— Assignment —
Copy each line of the material beneath that holds the word "createElement".

— Stored data —
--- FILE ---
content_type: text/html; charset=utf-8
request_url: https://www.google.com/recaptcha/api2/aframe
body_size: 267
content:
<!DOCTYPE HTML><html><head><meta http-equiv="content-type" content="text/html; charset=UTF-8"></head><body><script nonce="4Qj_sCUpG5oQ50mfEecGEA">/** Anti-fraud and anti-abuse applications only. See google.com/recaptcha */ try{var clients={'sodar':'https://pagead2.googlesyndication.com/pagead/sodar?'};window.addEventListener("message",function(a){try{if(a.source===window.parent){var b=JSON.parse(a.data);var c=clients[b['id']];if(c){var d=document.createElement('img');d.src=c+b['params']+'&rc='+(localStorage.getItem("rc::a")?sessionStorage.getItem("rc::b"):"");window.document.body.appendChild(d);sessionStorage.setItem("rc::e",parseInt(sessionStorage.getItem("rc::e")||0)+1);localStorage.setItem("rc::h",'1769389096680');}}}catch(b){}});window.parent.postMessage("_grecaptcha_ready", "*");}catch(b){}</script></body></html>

==

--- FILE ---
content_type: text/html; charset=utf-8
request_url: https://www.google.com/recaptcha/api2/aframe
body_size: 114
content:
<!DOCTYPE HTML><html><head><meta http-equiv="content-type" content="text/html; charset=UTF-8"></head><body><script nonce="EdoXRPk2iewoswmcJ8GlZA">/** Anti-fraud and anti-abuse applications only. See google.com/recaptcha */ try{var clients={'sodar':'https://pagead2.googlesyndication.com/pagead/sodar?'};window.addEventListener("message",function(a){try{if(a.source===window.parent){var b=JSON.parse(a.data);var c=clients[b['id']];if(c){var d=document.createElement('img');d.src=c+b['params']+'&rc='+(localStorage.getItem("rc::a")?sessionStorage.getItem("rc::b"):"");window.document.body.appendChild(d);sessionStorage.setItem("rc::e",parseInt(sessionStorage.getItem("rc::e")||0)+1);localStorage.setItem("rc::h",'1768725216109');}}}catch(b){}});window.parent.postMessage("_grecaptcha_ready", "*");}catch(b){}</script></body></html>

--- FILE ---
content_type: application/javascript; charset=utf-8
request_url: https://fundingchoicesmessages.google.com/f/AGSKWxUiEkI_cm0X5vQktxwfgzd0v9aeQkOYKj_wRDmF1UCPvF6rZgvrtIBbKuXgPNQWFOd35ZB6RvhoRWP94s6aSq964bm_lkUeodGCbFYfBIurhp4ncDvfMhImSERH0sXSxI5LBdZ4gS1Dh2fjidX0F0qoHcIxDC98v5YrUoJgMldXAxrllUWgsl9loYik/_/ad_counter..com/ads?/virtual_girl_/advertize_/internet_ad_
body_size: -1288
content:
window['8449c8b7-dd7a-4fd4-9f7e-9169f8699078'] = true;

— Solution to this task —
<!DOCTYPE HTML><html><head><meta http-equiv="content-type" content="text/html; charset=UTF-8"></head><body><script nonce="4Qj_sCUpG5oQ50mfEecGEA">/** Anti-fraud and anti-abuse applications only. See google.com/recaptcha */ try{var clients={'sodar':'https://pagead2.googlesyndication.com/pagead/sodar?'};window.addEventListener("message",function(a){try{if(a.source===window.parent){var b=JSON.parse(a.data);var c=clients[b['id']];if(c){var d=document.createElement('img');d.src=c+b['params']+'&rc='+(localStorage.getItem("rc::a")?sessionStorage.getItem("rc::b"):"");window.document.body.appendChild(d);sessionStorage.setItem("rc::e",parseInt(sessionStorage.getItem("rc::e")||0)+1);localStorage.setItem("rc::h",'1769389096680');}}}catch(b){}});window.parent.postMessage("_grecaptcha_ready", "*");}catch(b){}</script></body></html>
<!DOCTYPE HTML><html><head><meta http-equiv="content-type" content="text/html; charset=UTF-8"></head><body><script nonce="EdoXRPk2iewoswmcJ8GlZA">/** Anti-fraud and anti-abuse applications only. See google.com/recaptcha */ try{var clients={'sodar':'https://pagead2.googlesyndication.com/pagead/sodar?'};window.addEventListener("message",function(a){try{if(a.source===window.parent){var b=JSON.parse(a.data);var c=clients[b['id']];if(c){var d=document.createElement('img');d.src=c+b['params']+'&rc='+(localStorage.getItem("rc::a")?sessionStorage.getItem("rc::b"):"");window.document.body.appendChild(d);sessionStorage.setItem("rc::e",parseInt(sessionStorage.getItem("rc::e")||0)+1);localStorage.setItem("rc::h",'1768725216109');}}}catch(b){}});window.parent.postMessage("_grecaptcha_ready", "*");}catch(b){}</script></body></html>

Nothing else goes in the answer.